Die speedyCLOUD kann auch Hybrid für Homeoffice genutzt werden. Dann kann der im Firmennetzwerk über den Firmenserver gearbeitet werden. Die Homeoffice Arbeitsplätze werden über die Cloud angebunden. Dies bedeutet dass der Firmenserver der Master-Client der speedyCLOUD ist.

Client-Installation

Die Installation von speedyCLOUD kann sich je nach Konfiguration unterscheiden. Dies ist eine Beispielinstallation.

Synchronisationsprogramm installieren

Der Administrator verteilt auf den Rechnern auf denen die speedyCLOUD installiert werden soll eine speedy-cloud-daemon.exe. Dieses Installationsprogramm führt die Installation des Synchronisierungsmechanismuses durch. Die EXE-Datei muss auf dem Client gestartet werden. Nach der Installation öffnet sich ein Fenster. In diesem Fenster wird ihre Synchronisation eingerichtet.
Der Dialog zur Abfrage des Standardordners mit „Weiter“ fortsetzen ohne etwas zu verändern.

Danach werden die Kontoinformationen abgefragt. Die Kontoinformationen werden vom Admin vorgegeben.

Die Standardbibliothek muss nicht synchronisiert werden.

Nachdem das Konto verifiziert ist muss das Programmverzeichnis synchronisieren werden. Hierzu mit Rechtsklick auf das Verzeichnis speedy7 und Herunterladen und synchronisieren auswählen!

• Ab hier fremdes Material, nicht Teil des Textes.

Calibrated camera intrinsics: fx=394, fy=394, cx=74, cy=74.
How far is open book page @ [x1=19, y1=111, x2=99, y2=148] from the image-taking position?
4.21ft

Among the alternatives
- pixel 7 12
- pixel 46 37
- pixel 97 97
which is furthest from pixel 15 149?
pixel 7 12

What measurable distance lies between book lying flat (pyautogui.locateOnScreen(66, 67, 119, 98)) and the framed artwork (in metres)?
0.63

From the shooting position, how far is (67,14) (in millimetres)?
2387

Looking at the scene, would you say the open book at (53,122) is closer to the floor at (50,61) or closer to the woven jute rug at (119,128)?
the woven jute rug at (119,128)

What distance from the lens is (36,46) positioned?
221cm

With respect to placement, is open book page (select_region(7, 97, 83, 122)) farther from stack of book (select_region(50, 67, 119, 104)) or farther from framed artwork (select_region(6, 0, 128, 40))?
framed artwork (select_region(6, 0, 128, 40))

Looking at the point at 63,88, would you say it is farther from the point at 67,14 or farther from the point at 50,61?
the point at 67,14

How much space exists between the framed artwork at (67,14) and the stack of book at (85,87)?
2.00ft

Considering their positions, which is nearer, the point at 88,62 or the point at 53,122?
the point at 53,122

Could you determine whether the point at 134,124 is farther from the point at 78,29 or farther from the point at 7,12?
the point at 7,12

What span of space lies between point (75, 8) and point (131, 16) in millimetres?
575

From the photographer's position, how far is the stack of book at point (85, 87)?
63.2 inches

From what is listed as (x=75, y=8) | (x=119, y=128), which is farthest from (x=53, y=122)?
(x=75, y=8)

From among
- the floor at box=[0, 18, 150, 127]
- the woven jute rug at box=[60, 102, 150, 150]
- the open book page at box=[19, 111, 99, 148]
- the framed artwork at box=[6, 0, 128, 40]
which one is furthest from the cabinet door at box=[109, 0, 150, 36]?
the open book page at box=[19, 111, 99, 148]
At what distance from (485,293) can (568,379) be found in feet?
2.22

Der Standard für eine speedyPDM-Installation sieht vor dass speedyPDM direkt unter C: installiert wird (Siehe Screenshot). Dies kann aber durch die jeweilige speedyPDM-Konfiguration verändert sein. Der Admin gibt den Standard vor.

Nachdem der Ordner synchronisiert ist:
Unter c:\speedy7\inst die speedy-cloud-client.exe ausführen.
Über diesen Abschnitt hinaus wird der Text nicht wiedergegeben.